▶ [Work item]:
For each record below, retype the text exactly and omit any image.

[Data records]
--- START ---
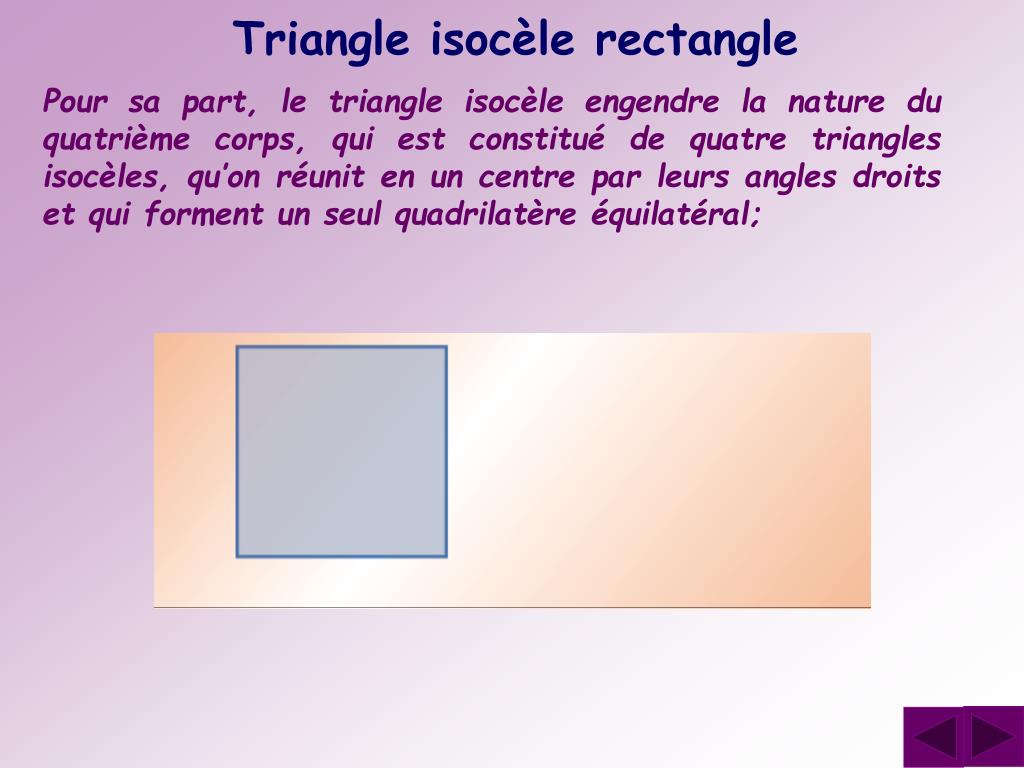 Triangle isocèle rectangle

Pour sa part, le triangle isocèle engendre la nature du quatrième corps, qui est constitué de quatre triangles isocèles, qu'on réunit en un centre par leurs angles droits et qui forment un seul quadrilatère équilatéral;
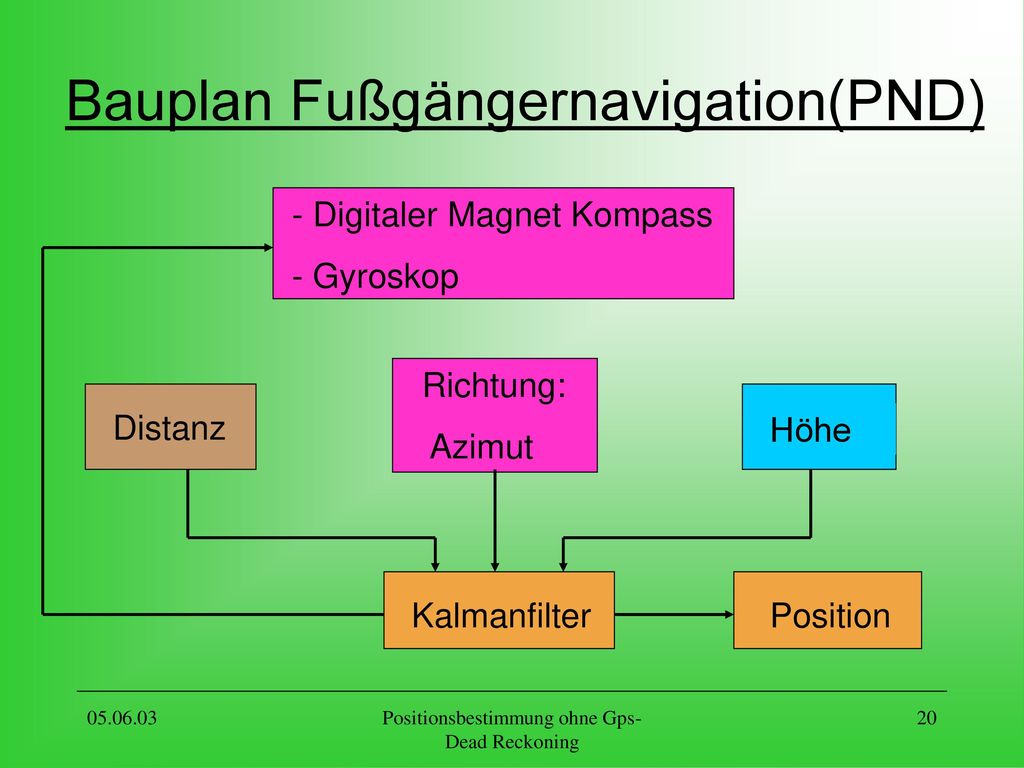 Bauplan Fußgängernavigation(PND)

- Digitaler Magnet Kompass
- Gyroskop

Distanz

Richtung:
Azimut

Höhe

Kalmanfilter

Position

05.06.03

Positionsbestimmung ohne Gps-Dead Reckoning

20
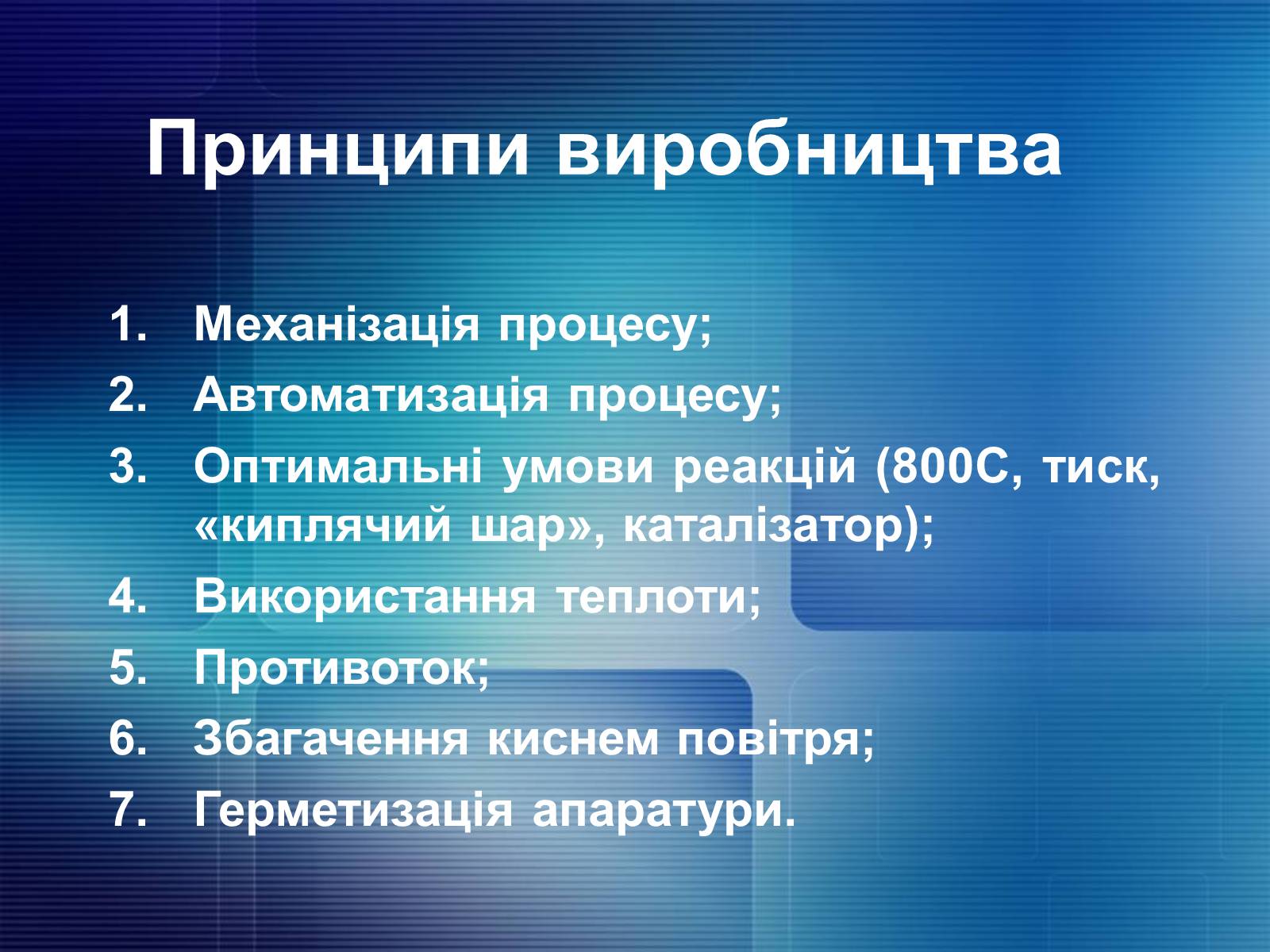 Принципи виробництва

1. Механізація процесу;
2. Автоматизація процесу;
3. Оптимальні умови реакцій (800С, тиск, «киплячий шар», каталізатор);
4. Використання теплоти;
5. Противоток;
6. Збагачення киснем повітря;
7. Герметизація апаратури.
--- END ---
▶ [Solution for this exercise]:
 Triangle isocèle rectangle

Pour sa part, le triangle isocèle engendre la nature du quatrième corps, qui est constitué de quatre triangles isocèles, qu'on réunit en un centre par leurs angles droits et qui forment un seul quadrilatère équilatéral;
 Bauplan Fußgängernavigation(PND)

- Digitaler Magnet Kompass
- Gyroskop

Distanz

Richtung:
Azimut

Höhe

Kalmanfilter

Position

05.06.03

Positionsbestimmung ohne Gps-Dead Reckoning

20
 Принципи виробництва

1. Механізація процесу;
2. Автоматизація процесу;
3. Оптимальні умови реакцій (800С, тиск, «киплячий шар», каталізатор);
4. Використання теплоти;
5. Противоток;
6. Збагачення киснем повітря;
7. Герметизація апаратури.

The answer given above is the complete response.